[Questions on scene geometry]
## START
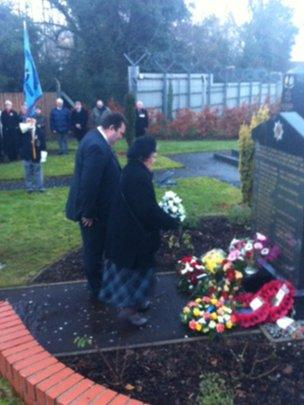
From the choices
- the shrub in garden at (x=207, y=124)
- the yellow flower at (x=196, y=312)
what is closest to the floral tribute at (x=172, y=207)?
the yellow flower at (x=196, y=312)

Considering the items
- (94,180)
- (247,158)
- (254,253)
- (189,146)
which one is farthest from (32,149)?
(189,146)

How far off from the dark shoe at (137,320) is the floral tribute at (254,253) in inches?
45.2

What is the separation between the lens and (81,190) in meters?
4.34

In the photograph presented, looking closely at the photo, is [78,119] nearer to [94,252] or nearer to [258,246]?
[94,252]

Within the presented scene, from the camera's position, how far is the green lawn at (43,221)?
19.1 ft

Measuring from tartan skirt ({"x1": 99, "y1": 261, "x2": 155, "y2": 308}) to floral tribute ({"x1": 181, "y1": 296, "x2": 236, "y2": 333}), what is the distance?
431 millimetres

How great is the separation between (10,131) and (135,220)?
1092cm

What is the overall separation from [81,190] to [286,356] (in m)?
2.24

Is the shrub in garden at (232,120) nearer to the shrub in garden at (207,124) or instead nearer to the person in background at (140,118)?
the shrub in garden at (207,124)

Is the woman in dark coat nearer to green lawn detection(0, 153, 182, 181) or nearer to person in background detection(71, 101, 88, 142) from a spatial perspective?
green lawn detection(0, 153, 182, 181)

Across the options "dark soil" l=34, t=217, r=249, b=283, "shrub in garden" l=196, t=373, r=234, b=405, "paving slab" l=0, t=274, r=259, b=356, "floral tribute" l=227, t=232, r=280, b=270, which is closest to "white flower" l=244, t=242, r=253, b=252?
"floral tribute" l=227, t=232, r=280, b=270

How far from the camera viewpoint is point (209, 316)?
3.96 m

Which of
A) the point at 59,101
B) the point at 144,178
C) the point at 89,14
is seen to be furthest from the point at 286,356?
the point at 89,14

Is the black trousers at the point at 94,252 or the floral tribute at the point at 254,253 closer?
the black trousers at the point at 94,252
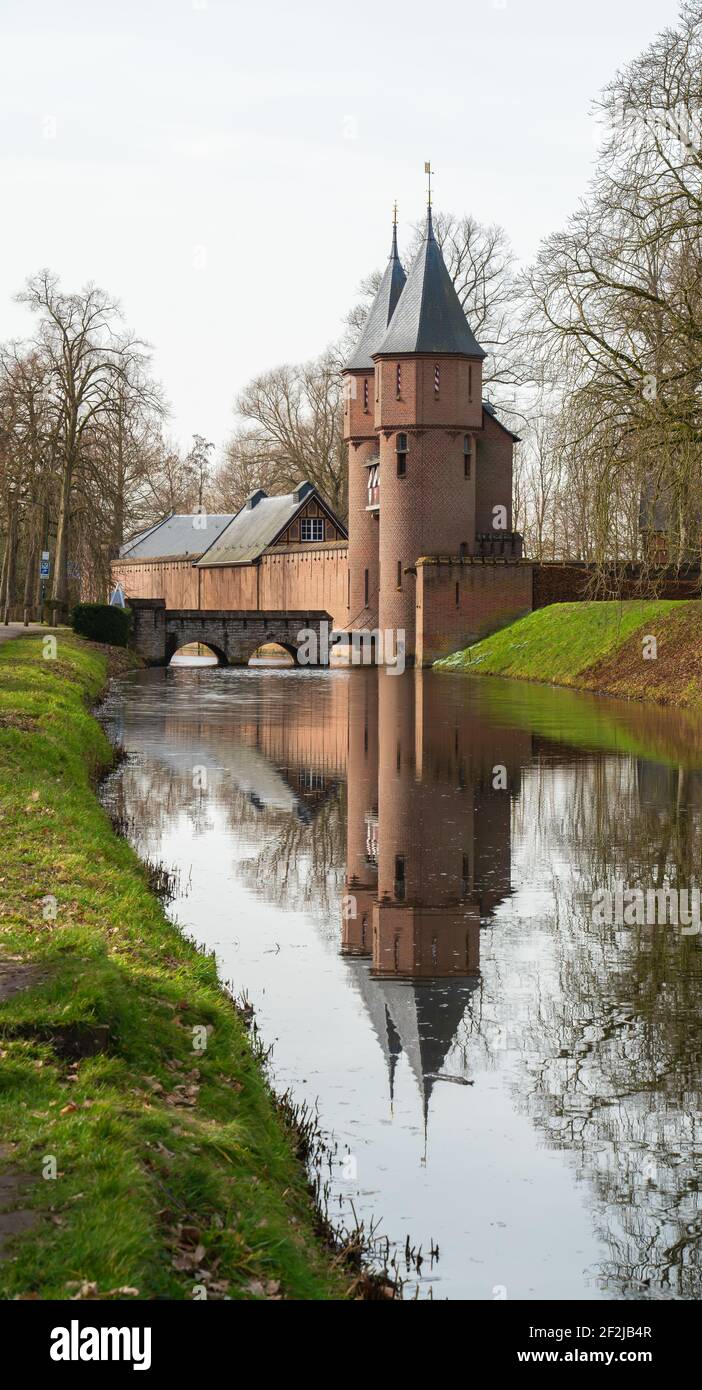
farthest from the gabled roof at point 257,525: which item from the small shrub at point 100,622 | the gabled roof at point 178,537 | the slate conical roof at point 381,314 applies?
the small shrub at point 100,622

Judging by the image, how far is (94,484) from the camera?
4222 centimetres

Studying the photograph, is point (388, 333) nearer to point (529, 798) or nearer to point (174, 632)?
point (174, 632)

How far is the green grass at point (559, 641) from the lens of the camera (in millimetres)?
36156

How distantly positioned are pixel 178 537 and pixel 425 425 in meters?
41.4

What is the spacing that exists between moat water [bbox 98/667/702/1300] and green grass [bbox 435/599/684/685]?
51.8 ft

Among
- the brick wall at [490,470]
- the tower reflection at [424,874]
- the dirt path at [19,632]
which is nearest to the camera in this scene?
the tower reflection at [424,874]

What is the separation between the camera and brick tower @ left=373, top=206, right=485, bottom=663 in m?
51.9

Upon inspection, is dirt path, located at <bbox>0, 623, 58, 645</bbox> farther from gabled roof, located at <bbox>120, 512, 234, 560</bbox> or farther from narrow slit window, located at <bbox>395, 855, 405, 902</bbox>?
gabled roof, located at <bbox>120, 512, 234, 560</bbox>

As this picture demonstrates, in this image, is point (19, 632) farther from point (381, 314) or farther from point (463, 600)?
point (381, 314)

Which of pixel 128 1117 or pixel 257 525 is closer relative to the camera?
pixel 128 1117

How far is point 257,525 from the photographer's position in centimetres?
7694

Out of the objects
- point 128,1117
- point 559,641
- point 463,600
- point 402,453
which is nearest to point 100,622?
point 463,600

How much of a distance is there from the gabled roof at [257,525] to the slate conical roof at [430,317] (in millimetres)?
18413

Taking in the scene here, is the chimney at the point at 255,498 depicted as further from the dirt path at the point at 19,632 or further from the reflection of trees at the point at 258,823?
the reflection of trees at the point at 258,823
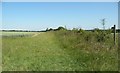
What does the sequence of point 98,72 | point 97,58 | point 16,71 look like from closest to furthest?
point 98,72, point 16,71, point 97,58

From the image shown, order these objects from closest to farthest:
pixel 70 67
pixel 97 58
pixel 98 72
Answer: pixel 98 72 < pixel 70 67 < pixel 97 58

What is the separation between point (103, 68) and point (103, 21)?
81.7 ft

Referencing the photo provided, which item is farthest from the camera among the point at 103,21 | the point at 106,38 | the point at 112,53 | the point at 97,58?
the point at 103,21

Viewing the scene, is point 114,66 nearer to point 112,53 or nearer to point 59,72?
point 59,72

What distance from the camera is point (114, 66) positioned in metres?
10.0

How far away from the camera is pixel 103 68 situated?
31.0 feet

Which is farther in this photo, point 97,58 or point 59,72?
point 97,58

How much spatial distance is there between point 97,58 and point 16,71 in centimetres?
368

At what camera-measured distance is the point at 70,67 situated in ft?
33.7

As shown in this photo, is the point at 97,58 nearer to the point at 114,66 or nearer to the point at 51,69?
the point at 114,66

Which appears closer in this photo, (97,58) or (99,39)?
(97,58)

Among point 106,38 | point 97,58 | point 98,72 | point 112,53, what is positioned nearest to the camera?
point 98,72

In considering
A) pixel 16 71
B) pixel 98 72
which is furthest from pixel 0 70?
pixel 98 72

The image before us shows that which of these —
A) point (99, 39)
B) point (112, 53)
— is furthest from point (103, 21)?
point (112, 53)
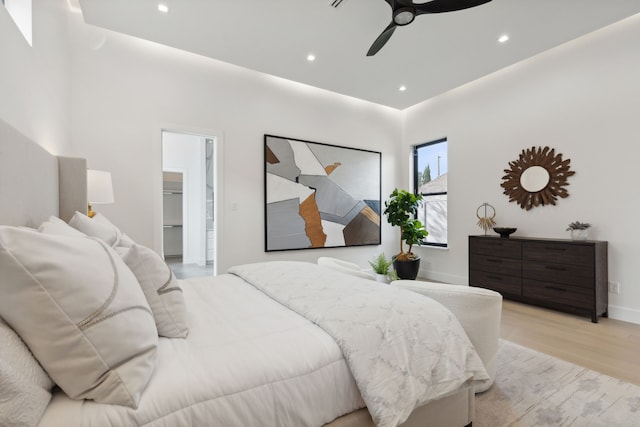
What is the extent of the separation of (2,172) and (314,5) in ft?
8.54

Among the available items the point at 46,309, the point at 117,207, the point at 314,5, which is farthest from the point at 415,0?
the point at 117,207

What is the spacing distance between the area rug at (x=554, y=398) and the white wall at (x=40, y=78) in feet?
9.77

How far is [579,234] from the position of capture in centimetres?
323

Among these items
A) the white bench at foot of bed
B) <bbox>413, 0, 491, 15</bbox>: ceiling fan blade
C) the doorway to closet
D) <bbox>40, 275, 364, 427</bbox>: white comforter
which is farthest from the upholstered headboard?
the doorway to closet

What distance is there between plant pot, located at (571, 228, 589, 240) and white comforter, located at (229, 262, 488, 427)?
284 centimetres

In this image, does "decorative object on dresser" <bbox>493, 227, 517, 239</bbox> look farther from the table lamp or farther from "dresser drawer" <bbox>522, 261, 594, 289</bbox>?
the table lamp

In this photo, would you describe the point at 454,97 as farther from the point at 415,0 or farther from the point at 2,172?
the point at 2,172

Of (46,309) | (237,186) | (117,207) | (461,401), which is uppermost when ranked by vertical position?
(237,186)

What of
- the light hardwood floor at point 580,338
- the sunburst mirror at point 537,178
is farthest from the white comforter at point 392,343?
the sunburst mirror at point 537,178

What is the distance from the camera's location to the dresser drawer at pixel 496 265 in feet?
11.7

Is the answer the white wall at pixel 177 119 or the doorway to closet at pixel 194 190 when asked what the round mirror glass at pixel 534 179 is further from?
the doorway to closet at pixel 194 190

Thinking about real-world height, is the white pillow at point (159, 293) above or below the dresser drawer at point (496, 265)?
above

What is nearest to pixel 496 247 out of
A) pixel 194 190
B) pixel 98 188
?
pixel 98 188

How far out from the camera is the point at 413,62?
12.2 feet
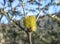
## END
__Written task__: From the lines above, pull out every one that contains the string "doorway", matching case exactly.

__Solution for this exercise__:
C) the doorway to closet
the doorway to closet
Is the answer the white wall at pixel 177 119 or the doorway to closet at pixel 194 190 when asked what the round mirror glass at pixel 534 179 is further from?
the doorway to closet at pixel 194 190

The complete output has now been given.